Activities themselves are not limited to one curriculum area, e.g. number, but are illustrated so as to show how they may encompass all aspects. They do not need to be worked in any order so can be ‘re-used’ at any time. Illustration is also made of how a small change in wording can produce quite different responses from students, do we as teachers think about how we word our questions or about how a slight variation in the presentation of a task might affect the outcome?
I liked the idea of introducing a ‘really peculiar example’ before asking for a general example, or asking for easy to hard examples. This encourages pupils to think outside the ‘safe’ answer and to start thinking constructively about the task. Too many of them are unprepared for the ‘impossible’ task such as those illustrated on page 17 (e.g. a triangle with sides 3, 4, and 8), but it is problems like these that really promote reasoning about what is and what is not possible. This ties in with ‘truth’ statements, are there constraints which should be put with the generalisation? There are also examples of some of the more complex questions (page 27) and, by asking students to construct their own examples, help them to unravel the techniques required for a satisfactory solution. Many students do have problems with familiar questions dressed-up to appear to be more complex than they really are.

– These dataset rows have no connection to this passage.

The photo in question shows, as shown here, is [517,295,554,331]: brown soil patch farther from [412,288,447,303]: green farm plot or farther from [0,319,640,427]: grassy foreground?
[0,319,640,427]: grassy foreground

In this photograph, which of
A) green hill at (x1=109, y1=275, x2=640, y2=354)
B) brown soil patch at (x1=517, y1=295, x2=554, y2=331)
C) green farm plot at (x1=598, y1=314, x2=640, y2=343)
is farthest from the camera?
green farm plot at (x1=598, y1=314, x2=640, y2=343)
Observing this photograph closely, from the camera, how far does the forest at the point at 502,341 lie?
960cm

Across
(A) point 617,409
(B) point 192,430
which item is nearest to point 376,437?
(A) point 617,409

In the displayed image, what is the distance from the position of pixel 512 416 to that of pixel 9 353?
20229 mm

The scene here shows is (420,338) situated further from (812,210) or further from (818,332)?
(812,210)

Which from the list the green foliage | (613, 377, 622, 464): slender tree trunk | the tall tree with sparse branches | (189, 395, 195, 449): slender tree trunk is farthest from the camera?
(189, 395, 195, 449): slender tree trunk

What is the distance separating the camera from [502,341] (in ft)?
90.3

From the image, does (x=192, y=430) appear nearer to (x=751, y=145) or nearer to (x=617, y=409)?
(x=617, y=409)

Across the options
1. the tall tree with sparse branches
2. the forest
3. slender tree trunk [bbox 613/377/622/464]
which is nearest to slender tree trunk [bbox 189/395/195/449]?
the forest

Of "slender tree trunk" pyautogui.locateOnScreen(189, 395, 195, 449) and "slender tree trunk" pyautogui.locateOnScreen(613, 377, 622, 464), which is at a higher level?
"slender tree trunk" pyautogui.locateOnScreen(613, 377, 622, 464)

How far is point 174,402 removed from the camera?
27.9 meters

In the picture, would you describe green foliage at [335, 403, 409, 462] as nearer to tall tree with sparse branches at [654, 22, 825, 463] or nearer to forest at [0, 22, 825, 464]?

Now more emphasis is being placed on the development of proof the section on using ‘thinkers’ in shape and space (page 28) is particularly useful. Through carrying out the activities the pupils acquire a sense of ownership and through their discussion reinforce the concepts they come across. In textbooks the instructions often result in a routine task of several similar examples, but the difficulty come when transfer of knowledge is required to solve a problem in a slightly different context and this is not recognised by the student. By looking further than the straight exercise and having to think about the consequences, a truer understanding will evolve and, hopefully, greater transfer of knowledge. Development of thinking skills, questioning, generalising will help pupils to raise their level of achievement, skills that are transferable and useful in situations other than just the Mathematics classroom! These activities will certainly help towards this.
The booklet does not leave the reader ‘high and dry’ as to what to do with the results of the activities. Various suggestions are made as to how to move forward. With the tasks being suitable for individual, group or whole class work they can be used at any point within lessons and not just as a starter or plenary. Classroom management can therefore be up to the teacher and take into account their own confidence at dealing with the possibility of a variety of outcomes.
This book certainly does provide thought provoking ideas for questions, even for those who already use different questioning styles in the classroom. I particularly like the way the beginning of the booklet poses questions to the reader and encourages them to think. It certainly made me think about how I was questioning my pupils and how I could improve. It lives up to its title. The school I trialled these had a ‘textbook’ culture, so pupils were not used to thinking. Indeed one pupil indignantly told me that it was my job to tell her what to do!
Recommended reading and implementing!